> _YOUR INSTRUCTIONS_
Copy the material again, starting with the line that contains "What is the measurable" and going on through the end of the material. In the answers, multiply every number (distances and point coordinates) by 2.45 and round each to a whole number, with halves rounding up.

start MATERIAL TO PROCESS

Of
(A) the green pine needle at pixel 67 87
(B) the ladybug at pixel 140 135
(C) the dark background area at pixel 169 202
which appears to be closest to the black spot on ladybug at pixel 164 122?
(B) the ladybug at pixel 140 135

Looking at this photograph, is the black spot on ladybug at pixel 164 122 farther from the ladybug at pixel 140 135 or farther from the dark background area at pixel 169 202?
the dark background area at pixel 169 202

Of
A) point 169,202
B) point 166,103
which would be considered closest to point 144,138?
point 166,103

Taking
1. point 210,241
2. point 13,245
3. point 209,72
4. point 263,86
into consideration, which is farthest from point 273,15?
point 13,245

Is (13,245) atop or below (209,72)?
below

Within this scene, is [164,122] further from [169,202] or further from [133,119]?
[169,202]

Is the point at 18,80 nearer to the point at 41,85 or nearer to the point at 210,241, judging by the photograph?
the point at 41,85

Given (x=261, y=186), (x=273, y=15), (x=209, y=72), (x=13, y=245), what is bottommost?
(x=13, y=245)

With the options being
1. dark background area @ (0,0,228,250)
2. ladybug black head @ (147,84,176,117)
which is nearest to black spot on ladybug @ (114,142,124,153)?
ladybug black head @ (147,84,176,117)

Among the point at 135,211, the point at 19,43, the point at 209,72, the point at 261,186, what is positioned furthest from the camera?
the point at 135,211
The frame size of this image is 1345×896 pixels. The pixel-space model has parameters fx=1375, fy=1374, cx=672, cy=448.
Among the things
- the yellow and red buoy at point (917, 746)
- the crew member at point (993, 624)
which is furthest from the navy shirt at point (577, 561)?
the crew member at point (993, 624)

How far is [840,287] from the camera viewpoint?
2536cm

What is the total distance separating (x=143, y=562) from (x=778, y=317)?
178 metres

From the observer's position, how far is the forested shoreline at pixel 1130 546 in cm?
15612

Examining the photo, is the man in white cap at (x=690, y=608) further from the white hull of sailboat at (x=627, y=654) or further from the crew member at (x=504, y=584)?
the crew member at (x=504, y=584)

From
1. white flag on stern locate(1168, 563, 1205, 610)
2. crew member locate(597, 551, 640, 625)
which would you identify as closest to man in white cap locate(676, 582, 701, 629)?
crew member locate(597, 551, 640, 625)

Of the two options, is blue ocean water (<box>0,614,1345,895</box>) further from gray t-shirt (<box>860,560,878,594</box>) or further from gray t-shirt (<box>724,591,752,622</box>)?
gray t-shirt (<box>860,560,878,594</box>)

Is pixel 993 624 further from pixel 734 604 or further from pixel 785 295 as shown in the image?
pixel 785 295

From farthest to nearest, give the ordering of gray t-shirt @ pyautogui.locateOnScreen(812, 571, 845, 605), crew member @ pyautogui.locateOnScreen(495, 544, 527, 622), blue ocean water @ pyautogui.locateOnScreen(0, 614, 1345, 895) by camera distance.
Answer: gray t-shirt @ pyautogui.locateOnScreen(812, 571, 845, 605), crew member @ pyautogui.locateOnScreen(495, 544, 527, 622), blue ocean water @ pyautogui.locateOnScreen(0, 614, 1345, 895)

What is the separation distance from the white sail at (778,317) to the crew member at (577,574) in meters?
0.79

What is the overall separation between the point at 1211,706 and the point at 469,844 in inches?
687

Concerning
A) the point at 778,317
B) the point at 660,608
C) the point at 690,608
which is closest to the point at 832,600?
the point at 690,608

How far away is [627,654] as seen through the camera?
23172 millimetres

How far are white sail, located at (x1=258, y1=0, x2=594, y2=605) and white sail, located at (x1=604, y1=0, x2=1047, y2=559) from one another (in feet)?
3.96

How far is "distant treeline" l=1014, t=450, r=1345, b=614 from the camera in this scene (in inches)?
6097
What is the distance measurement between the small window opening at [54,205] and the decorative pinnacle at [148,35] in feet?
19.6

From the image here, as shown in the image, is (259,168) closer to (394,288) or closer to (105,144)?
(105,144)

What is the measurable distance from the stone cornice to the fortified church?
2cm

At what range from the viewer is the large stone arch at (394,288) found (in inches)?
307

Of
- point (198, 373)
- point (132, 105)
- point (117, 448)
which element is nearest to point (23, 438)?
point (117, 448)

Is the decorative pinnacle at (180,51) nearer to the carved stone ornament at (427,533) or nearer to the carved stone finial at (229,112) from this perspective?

end MATERIAL TO PROCESS

> _SOLUTION TO THE EXERCISE_
What is the measurable distance from the stone cornice to the fortified church?
5cm

At what range from the viewer is the large stone arch at (394,288) found (in inches)?
752

Of
- point (198, 373)
- point (132, 105)
- point (117, 448)
which element is nearest to point (23, 438)?
point (287, 1098)

Is the decorative pinnacle at (180,51) nearer to the carved stone ornament at (427,533) or nearer to the carved stone finial at (229,112) from this perspective?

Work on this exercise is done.